By default, each experiment is repeated five times. Model checkpoints are saved to checkpoints/ and results to results/.

Environment

All models in this repository are implemented in PyTorch. Due to the rapid development of many models, it's difficult to provide a single environment that supports all models seamlessly. Instead, we recommend:

  • Using the provided environment setup for SLiCEs.
  • Setting up separate environments for Flash-linear-attention, Mamba, and xLSTM by following their respective installation instructions.

SLiCEs

The SLiCEs environment is based on PyTorch 2.2 and CUDA 12.1, which ensures compatibility with the fast-hadamard-transform package. You’ll need to install the correct wheel for your system, see the release page.

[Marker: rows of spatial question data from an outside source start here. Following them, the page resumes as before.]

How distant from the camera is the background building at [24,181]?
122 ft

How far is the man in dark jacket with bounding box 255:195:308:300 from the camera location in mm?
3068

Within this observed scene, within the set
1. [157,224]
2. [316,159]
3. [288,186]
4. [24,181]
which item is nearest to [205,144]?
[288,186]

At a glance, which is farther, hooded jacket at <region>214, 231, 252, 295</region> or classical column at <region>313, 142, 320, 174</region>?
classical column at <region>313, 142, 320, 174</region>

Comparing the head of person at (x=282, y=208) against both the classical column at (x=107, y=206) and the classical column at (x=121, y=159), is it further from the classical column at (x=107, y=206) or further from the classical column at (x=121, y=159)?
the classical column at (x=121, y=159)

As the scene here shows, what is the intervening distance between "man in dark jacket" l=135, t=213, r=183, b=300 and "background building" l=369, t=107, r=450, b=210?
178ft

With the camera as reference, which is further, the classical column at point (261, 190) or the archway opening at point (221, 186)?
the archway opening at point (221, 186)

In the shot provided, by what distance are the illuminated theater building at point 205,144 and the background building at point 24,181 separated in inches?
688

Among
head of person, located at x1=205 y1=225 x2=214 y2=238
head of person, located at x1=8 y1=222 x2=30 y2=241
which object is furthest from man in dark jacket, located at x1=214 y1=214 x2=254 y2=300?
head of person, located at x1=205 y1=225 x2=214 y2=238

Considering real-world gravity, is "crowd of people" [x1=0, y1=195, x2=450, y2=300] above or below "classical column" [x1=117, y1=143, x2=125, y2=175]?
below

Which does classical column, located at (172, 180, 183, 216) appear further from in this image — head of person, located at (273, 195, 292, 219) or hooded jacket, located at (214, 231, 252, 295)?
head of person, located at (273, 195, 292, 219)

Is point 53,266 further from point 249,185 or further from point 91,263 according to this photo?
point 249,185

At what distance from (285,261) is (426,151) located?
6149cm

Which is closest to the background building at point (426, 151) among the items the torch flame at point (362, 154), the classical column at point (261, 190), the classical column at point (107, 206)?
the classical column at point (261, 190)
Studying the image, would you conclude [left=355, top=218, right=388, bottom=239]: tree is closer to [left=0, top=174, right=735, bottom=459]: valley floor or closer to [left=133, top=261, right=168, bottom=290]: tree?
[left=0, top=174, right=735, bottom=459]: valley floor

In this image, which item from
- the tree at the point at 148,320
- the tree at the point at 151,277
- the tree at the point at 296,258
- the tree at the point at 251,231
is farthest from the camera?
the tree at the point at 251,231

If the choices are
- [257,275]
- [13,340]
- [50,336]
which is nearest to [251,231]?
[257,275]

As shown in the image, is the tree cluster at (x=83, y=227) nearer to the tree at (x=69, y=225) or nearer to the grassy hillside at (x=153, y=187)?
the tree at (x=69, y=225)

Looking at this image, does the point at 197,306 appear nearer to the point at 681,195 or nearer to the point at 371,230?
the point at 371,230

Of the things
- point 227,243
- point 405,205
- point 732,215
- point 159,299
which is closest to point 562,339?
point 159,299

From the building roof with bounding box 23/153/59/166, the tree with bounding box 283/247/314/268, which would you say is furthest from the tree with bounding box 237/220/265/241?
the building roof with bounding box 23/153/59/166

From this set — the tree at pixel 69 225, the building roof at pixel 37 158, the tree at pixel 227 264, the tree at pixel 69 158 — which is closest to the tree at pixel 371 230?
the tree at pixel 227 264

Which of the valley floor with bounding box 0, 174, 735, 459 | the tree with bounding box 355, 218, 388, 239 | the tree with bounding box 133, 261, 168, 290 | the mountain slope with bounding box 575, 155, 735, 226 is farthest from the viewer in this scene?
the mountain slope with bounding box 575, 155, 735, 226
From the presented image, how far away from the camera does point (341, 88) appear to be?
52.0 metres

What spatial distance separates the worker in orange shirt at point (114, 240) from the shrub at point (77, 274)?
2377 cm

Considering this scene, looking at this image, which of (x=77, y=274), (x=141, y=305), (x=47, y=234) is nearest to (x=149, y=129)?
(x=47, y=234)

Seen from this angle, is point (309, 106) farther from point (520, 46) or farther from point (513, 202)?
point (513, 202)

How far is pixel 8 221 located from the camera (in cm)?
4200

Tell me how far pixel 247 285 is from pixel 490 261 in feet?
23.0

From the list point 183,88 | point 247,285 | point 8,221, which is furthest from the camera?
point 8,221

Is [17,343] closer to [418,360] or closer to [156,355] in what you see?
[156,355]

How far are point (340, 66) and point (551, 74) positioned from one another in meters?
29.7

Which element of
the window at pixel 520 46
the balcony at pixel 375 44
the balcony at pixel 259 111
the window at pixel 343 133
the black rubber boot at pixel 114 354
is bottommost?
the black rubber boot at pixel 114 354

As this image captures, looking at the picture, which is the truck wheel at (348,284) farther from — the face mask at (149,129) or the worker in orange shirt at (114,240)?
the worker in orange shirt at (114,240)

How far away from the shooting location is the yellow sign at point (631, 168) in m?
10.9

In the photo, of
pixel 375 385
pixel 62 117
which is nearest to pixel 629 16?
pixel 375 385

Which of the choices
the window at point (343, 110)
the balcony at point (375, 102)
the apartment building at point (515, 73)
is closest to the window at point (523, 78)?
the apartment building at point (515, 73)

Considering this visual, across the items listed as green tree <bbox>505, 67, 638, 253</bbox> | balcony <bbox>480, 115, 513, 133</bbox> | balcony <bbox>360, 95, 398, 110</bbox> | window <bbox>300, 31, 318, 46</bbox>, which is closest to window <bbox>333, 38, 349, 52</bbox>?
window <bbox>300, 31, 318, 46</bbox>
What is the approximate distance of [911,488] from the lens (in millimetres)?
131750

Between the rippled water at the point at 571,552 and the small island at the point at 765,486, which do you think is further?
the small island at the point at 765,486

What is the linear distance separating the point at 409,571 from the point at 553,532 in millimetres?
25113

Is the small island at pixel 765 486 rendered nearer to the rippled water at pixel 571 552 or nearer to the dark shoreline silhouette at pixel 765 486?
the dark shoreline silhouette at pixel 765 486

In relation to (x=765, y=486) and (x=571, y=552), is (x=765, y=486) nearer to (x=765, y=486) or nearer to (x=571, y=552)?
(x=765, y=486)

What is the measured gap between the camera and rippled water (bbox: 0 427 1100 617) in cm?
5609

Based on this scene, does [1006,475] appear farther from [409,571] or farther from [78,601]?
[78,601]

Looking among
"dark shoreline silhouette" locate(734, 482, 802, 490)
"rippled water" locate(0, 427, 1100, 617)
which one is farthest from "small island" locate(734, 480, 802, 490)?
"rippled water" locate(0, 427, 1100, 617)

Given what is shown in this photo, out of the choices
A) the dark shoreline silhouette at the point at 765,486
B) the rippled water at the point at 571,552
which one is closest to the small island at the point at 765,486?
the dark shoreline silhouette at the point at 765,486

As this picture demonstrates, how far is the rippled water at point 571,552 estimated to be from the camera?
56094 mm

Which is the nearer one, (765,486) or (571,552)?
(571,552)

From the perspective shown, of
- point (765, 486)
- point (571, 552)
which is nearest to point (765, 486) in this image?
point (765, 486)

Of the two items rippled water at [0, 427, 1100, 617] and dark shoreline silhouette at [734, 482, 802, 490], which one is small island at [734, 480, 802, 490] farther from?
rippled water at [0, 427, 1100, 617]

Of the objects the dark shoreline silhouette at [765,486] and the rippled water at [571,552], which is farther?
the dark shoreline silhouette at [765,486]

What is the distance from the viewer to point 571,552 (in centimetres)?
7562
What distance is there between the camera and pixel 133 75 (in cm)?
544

To create the environment:

conda create -n SLiCE python=3.10
conda activate SLiCE
conda install pytorch=2.2 pytorch-cuda=12.1 numpy=1.26.4 pandas=2.2.3 -c pytorch -c nvidia
pip install https://github.com/Dao-AILab/fast-hadamard-transform/releases/download/v1.0.4.post1/fast_hadamard_transform-1.0.4.post1+cu122torch2.2cxx11abiFALSE-cp310-cp310-linux_x86_64.whl

The A5 Benchmark

The length generalisation task on the A5 benchmark uses Jackson Petty's fork of Al Reich's Abstract Algebra repo. The package needs to be installed from source:

git clone git@github.com:jopetty/abstract_algebra.git
cd abstract_algebra
pip install .

Flash-linear-attention

The models DeltaNet, Gated DeltaNet, DeltaProduct, and RWKV-7 are implemented in the flash-linear-attention package. As of May 21, 2025, the version on PyPI contains a bug. To avoid this issue, install from source:

pip install -U --no-use-pep517 git+https://github.com/fla-org/flash-linear-attention
  • DeltaProduct with negative eigenvalues is supported by the main flash-linear-attention package.
  • DeltaNet with negative eigenvalues requires a modified version of the package available here.

Mamba

Follow the official installation instructions from the Mamba GitHub repository.

xLSTM

Follow the official installation instructions from the xLSTM GitHub repository.

Citation

If you use this work, please cite our preprint:

@misc{walker2025slices,
  title        = {Structured Linear CDEs: Maximally Expressive and Parallel-in-Time Sequence Models},
  author       = {Walker, Benjamin and Yang, Lingyi and Muca Cirone, Nicola and Salvi, Cristopher and Lyons, Terry},
  year         = {2025},
  month        = {May},
  url          = {https://arxiv.org/abs/2505.17761},
}

License

The code in this repository is released under the MIT License. See LICENSE for details. The accompanying paper is licensed under CC BY 4.0.